| Extrait choisi |
De la «démocratie» islamiste à la «démocratie» berbériste
Par Youcef Benzatat – Nos errances se poursuivent et se répètent aveuglement sans en prendre conscience et sans que nous puissions réagir pour y mettre un terme. Les décennies 1980 et 1990 nous ont plongés dans l’obscurantisme du tout Coran et du tout Charia. La religion fut revendiquée en tant que religion et Etat (dine et dawla). Rien n’était concevable au-delà de cette injonction. Ni société, ni politique, ni culture, ni éducation, ni langue autre que celle du Coran n’étaient envisageables au-delà du champ religieux.
Les décennies 2000 et 2010 nous ramènent encore une fois vers une autre forme d’errance où l’identité se substitue à la religion et prend le relais d’une nouvelle injonction, en se concevant à son tour comme un tout, au-delà de laquelle rien n’est envisageable. Les mêmes rituels religieux d’autrefois semblent se répéter à l’identique avec la montée cette fois du phénomène identitaire.
Enseignement parallèle, manifestations de rue, organisations politiques et associatives radicales, prêches et déclarations pompeuses sont le lot commun de la manifestation de ces errances dangereuses, aussi bien pour la paix civile que pour l’édification du vivre ensemble sur la base d’une citoyenneté universalisable. Celle qui est désaliénée de tout adjectif qui lui est étranger, notamment religieux et identitaire. Comme du reste la démocratie qui devrait la structurer.
On venait à peine d’en finir avec l’aberration de la démocratie islamiste qu’une nouvelle forme d’aberration, la démocratie berbériste, tente de se dresser sur le chemin de la construction d’un champ politique démocratique et moderne, seul capable de nous projeter dans la contemporanéité du monde, où la citoyenneté se définit plutôt en termes de libertés individuelles, libertés politiques, libertés de conscience, libertés religieuses, libertés sexuelles, plutôt que d’être aliénée dans le religieux ou dans l’identitaire. Cette expression de démocratie berbériste connaît à son tour une irruption bruyante dans le champ sémantique politique, depuis que les théoriciens identitaires l’ont introduite sous l’identification d’un lieu commun, l’ijmaâ (consensus), et elle est en train de faire son petit chemin sournois dans le champ politique, comme l’avait fait auparavant la démocratie islamiste.
C’est ainsi qu’un groupe de militants de la cause identitaire vient d’emprunter le même chemin des militants religieux d’autrefois, en produisant une déclaration pompeuse, à l’identique dans la forme et dans ses termes politiques : «Tamazight dans toutes ses dimensions demeure et demeurera une cause commune, sans laquelle la grande famille Algérie ne peut se rassembler et s’unifier pour un destin commun et un avenir meilleur. Dans ce sens, il est important de rappeler à tout un chacun que le combat pour tamazight est intimement lié aux combats pour le pluralisme, la démocratie, les libertés et les droits humains. Tamazight n’est pas seulement une revendication identitaire et linguistique mais elle est également une revendication politique et démocratique… »

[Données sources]
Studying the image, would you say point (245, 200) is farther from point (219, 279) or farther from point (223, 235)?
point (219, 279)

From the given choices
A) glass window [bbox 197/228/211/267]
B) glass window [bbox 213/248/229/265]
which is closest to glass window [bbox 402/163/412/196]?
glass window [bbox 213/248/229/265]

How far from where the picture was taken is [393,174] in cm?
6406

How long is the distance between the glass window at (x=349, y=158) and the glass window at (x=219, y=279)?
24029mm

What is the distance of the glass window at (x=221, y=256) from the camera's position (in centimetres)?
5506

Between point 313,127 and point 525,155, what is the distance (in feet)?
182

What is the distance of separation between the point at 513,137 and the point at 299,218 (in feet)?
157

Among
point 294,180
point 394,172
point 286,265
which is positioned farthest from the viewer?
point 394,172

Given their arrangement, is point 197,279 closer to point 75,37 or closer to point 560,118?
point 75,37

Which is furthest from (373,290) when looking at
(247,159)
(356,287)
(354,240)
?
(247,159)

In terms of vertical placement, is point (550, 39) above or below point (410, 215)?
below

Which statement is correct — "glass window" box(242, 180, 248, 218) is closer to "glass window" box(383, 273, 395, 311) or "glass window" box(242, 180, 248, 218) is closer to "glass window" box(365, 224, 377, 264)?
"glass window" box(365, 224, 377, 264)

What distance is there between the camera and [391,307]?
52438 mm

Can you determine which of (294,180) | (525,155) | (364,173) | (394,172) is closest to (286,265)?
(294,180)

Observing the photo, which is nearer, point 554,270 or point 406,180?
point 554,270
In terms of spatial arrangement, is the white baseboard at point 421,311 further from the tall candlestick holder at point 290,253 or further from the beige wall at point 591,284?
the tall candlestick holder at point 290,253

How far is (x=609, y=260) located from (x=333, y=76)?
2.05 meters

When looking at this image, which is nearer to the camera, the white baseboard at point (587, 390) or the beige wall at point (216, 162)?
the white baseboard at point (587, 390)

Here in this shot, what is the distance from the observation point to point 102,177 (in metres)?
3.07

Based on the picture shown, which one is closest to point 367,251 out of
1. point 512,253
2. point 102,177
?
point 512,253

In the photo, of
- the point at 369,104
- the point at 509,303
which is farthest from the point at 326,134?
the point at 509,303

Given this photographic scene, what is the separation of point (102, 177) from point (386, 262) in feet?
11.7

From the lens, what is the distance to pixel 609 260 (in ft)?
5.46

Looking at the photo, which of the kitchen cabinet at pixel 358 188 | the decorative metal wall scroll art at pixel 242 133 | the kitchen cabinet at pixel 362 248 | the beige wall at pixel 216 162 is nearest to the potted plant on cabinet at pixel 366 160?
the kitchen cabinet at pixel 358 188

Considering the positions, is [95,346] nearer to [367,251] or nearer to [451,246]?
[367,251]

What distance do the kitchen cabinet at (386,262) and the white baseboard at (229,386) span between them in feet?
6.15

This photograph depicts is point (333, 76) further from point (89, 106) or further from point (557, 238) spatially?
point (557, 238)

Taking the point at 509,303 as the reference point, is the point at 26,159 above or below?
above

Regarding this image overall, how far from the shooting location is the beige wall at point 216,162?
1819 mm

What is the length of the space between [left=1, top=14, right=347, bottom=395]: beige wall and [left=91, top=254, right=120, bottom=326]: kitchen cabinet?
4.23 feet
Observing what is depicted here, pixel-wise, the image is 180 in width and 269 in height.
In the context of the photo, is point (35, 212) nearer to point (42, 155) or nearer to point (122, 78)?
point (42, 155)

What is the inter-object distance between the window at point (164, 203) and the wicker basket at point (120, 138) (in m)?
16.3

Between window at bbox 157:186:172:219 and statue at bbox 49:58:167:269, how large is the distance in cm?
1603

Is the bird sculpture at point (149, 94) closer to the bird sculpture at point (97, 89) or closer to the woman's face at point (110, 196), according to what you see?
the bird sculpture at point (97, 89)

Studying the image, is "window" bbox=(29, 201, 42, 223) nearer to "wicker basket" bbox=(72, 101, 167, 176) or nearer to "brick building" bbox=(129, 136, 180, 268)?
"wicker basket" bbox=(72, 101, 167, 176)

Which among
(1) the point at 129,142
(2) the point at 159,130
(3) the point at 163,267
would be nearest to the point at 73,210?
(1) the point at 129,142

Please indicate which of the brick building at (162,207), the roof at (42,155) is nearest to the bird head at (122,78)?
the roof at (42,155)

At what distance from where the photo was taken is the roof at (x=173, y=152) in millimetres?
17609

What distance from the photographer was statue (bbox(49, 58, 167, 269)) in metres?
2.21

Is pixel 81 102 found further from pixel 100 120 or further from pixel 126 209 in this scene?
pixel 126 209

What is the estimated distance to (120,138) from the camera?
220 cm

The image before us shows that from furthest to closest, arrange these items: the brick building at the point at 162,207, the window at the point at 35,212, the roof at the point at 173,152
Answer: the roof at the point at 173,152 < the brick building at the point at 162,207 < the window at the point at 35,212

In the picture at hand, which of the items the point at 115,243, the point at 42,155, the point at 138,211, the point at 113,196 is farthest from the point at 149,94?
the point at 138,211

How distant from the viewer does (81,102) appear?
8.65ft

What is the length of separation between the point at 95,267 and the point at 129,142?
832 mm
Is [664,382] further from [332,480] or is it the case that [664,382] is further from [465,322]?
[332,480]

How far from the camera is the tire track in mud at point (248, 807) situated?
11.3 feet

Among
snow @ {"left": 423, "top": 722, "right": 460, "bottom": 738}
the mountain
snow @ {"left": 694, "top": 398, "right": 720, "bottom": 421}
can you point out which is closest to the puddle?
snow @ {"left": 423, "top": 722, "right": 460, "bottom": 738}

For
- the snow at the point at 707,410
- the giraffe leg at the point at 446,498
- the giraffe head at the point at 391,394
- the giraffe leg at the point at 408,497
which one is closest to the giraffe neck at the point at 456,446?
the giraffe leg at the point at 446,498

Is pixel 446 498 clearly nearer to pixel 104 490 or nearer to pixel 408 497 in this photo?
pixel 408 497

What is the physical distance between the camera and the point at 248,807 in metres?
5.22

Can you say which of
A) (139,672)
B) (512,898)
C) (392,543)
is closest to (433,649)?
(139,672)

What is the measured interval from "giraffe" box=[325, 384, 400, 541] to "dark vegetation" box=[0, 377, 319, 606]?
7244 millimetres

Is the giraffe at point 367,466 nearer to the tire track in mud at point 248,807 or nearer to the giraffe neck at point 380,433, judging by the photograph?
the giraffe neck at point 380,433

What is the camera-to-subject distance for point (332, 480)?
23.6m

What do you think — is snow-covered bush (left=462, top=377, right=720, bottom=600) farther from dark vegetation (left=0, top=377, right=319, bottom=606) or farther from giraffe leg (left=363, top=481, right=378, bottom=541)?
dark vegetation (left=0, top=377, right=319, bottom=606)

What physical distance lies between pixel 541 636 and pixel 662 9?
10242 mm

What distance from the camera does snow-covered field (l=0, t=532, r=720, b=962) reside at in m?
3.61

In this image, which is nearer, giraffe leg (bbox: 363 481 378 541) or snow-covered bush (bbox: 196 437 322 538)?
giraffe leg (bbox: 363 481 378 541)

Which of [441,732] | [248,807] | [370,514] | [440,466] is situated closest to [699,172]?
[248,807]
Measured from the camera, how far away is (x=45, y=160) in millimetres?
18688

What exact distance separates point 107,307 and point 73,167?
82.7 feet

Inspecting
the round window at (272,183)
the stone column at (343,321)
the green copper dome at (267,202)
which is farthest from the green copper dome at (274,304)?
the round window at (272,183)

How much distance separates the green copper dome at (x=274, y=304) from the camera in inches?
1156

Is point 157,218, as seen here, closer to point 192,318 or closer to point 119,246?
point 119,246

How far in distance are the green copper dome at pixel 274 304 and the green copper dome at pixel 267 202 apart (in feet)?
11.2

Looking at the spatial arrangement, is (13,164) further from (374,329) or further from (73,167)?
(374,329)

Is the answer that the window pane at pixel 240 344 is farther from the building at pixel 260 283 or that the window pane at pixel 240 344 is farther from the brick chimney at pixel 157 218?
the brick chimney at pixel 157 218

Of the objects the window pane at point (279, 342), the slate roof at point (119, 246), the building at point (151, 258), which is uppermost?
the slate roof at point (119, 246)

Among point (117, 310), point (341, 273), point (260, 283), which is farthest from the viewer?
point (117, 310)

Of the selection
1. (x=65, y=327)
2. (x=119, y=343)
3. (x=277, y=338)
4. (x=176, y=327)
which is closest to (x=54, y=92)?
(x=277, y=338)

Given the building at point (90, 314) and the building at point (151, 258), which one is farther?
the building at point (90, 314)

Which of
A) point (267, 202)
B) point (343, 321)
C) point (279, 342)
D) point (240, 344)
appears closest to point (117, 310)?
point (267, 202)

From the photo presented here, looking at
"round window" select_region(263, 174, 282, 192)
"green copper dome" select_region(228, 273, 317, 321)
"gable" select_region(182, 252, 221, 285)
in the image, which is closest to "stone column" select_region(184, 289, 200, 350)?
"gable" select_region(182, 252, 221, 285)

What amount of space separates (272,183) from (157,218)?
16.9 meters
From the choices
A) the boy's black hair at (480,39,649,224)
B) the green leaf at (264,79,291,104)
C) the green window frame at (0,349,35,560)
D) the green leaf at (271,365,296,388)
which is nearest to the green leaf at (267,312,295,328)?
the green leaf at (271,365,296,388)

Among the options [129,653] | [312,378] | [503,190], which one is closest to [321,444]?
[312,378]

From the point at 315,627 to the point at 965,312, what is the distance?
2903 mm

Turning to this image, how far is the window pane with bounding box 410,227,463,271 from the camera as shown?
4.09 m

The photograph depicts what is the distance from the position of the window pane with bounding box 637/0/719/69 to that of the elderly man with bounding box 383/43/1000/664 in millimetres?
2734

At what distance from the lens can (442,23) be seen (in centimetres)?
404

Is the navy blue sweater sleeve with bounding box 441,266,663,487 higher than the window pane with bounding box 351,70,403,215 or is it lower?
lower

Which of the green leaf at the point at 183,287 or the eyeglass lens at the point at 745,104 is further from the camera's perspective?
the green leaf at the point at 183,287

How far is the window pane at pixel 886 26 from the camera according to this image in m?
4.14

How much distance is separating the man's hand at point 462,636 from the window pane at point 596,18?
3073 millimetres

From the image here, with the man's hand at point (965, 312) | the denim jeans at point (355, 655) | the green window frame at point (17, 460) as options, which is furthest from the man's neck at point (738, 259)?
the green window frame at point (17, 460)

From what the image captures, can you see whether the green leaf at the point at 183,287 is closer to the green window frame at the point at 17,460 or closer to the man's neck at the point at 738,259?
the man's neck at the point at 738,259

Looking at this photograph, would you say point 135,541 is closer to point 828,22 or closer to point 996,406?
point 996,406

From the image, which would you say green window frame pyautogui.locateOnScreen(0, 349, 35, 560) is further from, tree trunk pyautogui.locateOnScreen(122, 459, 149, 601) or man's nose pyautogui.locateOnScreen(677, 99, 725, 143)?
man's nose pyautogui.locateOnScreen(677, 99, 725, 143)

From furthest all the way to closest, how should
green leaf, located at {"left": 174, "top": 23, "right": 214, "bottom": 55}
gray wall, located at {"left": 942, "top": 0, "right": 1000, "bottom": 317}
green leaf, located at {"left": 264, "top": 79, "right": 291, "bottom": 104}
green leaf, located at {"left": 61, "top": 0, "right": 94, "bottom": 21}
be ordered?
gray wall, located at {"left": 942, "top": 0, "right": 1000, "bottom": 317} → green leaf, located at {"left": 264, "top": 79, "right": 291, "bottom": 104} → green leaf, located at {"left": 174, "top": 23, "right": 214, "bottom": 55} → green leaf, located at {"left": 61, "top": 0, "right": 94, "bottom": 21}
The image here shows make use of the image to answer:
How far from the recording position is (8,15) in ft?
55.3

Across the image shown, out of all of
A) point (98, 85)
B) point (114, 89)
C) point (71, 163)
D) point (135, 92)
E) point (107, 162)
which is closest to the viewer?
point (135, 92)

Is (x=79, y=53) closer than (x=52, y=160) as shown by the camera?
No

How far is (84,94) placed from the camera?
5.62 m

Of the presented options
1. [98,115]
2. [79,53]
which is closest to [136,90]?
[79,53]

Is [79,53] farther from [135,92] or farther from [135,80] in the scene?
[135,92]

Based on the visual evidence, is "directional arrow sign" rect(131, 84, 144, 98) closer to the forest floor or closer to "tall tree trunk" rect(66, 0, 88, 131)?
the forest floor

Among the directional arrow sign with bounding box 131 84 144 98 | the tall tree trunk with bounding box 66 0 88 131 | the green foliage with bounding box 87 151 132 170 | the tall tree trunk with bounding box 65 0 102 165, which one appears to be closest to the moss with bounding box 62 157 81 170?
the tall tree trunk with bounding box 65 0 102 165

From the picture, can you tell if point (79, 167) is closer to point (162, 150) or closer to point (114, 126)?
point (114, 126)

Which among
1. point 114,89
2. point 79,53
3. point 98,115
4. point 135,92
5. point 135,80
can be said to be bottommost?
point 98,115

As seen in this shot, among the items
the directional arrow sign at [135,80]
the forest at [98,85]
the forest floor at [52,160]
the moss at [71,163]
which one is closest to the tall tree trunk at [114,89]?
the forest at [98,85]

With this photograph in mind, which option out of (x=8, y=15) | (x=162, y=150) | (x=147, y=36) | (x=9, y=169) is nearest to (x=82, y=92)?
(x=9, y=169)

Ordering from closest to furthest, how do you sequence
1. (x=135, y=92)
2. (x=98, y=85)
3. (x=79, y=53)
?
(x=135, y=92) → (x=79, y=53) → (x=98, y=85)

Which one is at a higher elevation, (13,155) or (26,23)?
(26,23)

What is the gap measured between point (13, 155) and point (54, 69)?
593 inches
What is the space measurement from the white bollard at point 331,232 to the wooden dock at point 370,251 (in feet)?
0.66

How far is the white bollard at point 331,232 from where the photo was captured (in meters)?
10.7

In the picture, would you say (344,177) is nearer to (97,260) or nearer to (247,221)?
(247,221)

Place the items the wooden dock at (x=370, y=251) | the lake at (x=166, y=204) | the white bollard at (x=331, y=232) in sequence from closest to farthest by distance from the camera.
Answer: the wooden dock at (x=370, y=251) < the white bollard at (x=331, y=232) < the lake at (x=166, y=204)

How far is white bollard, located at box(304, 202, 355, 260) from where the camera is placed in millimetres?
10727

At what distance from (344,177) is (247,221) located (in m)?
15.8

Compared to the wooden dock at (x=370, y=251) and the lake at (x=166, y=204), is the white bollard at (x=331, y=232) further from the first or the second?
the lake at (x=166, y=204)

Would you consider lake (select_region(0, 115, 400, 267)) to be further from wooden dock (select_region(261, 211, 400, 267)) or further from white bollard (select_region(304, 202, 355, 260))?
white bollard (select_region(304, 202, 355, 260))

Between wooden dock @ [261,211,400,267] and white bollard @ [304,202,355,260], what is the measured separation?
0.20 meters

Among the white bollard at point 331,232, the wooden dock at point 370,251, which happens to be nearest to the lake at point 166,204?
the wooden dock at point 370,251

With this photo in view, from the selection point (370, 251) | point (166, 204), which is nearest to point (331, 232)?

| Tâches |
1) Dans les données sources, remplacez «beige wall» par «gray wall» en partant de la ligne qui contient «In terms of spatial» et en allant jusqu'à celle qui contient «2.05 meters». Recopiez uniquement ces lignes, sans rien modifier d'autre.
2) Écrivez la suite de l'extrait sur la «démocratie» islamiste et la «démocratie» berbériste, à partir de sa dernière phrase.
Les données sources n'ont aucun rapport avec l'extrait.

| Ensemble des réponses |
1)
In terms of spatial arrangement, is the white baseboard at point 421,311 further from the tall candlestick holder at point 290,253 or further from the gray wall at point 591,284?
the tall candlestick holder at point 290,253

How far is (x=609, y=260) located from (x=333, y=76)?
2.05 meters

2)
Ces mouvements religieux et identitaire se caractérisent essentiellement par l’intolérance, la construction idéologique totalitaire et la violence. Ils sont généralement imperméables au débat et ne sont capables d’opposer comme arguments que l’invective, la diffamation et l’affabulation. Ainsi, pour quiconque qui ne cautionne pas leur dérive est sitôt qualifié de raciste, voire de colonialiste pour les identitaires ou alors d’occidentalisé pour les religieux. Comme s’il y avait un dedans et un dehors dont il est soupçonneux ou sacrilège de franchir les limites. Comme s’ils avaient le monopole sur cet héritage commun, que sont l’identité amazighe et la religion musulmane et qu’ils voudraient ressusciter et figer à leur âge d’or, celui de la Numidie antique de Massinissa et de la civilisation moyenâgeuse. Déniant à la société toute évolution et toute acculturation, jusqu’à sa réduction à une pure expression essentialiste.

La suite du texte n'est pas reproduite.